Many countries, particularly the developing world, have expressed gratitude when the proper mechanisms for the launching of trade liberalization measures were put into effect. In some aspects, these measures were proven to have helped a great deal in effecting changes in the way trade barriers were addressed.
In fact, the establishment of the Uruguay Round for trade negotiations, the North American Free Trade Agreement, and the Information Technology Agreement have sharply reduced tariffs and customs duties on imports in many countries. But the issues on anti-dumping activities have begun to crop recently thereby alerting aggrieved countries to raise the problem on the proper fora.
Thomas Klitgaard and Karen Schiele, senior economist and assistant economist at the International Research Function of the Research and Market Analysis Group, wrote in their study published by Current Issues in Economics and Finance, a publication of the Federal Reserve Bank of New York, that "trade liberalization had little effect on the use of antidumping tariffs–tariffs imposed on imports judged by a government to be unfairly priced."

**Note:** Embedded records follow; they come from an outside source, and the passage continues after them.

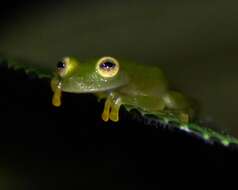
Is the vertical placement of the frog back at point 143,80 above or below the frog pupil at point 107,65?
below

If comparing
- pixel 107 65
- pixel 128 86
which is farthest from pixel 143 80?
pixel 107 65

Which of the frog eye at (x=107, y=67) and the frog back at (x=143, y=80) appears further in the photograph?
the frog back at (x=143, y=80)

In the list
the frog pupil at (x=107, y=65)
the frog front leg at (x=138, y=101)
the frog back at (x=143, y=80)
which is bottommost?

"Although these agreements have removed many impediments to trade, they have done little to curb the use of one type of barrier–the anti-dumping tariff," the study said.

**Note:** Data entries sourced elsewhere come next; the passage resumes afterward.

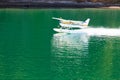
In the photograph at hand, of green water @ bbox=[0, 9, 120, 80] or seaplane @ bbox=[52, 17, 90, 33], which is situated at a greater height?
green water @ bbox=[0, 9, 120, 80]

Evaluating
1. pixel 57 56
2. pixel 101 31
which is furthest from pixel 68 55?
pixel 101 31

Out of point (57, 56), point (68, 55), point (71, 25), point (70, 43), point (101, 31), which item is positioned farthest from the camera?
point (71, 25)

Accordingly, the anti-dumping tariff is imposed by a government if it feels that the imports being sold are les than the fair price in the domestic markets and that the pricing of these imports harm or threaten the domestic producers of the same goods.

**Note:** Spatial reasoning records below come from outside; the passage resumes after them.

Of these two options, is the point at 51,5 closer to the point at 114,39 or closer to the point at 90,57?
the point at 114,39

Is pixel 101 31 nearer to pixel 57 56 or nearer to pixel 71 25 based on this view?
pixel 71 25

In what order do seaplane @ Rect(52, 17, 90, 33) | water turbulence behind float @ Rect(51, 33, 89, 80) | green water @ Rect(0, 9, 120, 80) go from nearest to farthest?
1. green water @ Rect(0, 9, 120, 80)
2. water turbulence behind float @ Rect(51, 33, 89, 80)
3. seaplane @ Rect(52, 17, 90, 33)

Worldwide, the proliferation of anti-dumping tariffs increased since the 1990s. From 193 anti-dumping orders in place, these jumped to 294 in 1997. While those from other member countries in the WTO had increased from 212 to 538, Current Issues said.
The study noted that many countries right now are resorting to the anti-dumping tariffs are a form of protection. Among the countries that now use this measure include Argentina, Brazil, India, Mexico, South Africa, and Turkey. The share of anti-dumping orders against the U.S. grew such that if the trend continues, it is highly likely that the U.S. could lose considerable business as tariffs raise the price of their goods in foreign markets, it added.
"To some observers, anti-dumping tariffs are a useful means of shielding domestic firms and worker from the unfair pricing practices of foreign firms," the study further said.
As is most commonly taking place in the open markets, some countries export a much cheaper products that are already available in the domestic markets. When this happens, the tendency is always for the domestic producers to be out of business due to unfair pricing practices imposed by the exporting countries.
The General Agreement on Tariffs and Trade was established to lower member countries tariffs on manufactured goods by more than one-third by 1999. The 1994 NAFTA immediately eliminated tariffs on half of U.S. exports to Canada and Mexico, and eventuallyt zero tariffs on goods in 2000. While the Information Technology Agreement of 1997 was meant to eliminate customs duties on computers and telecommunications equipment by the year 2000. According to the study, this agreement had roughly affected US$1 trillion in world production and US$600 billion of world trade.
Critics said that anti-dumping regulations can create the potential for abuse as domestic producers may allege that dumping by foreing rivals solely to stifle competition and to keep their own prices high, the study noted.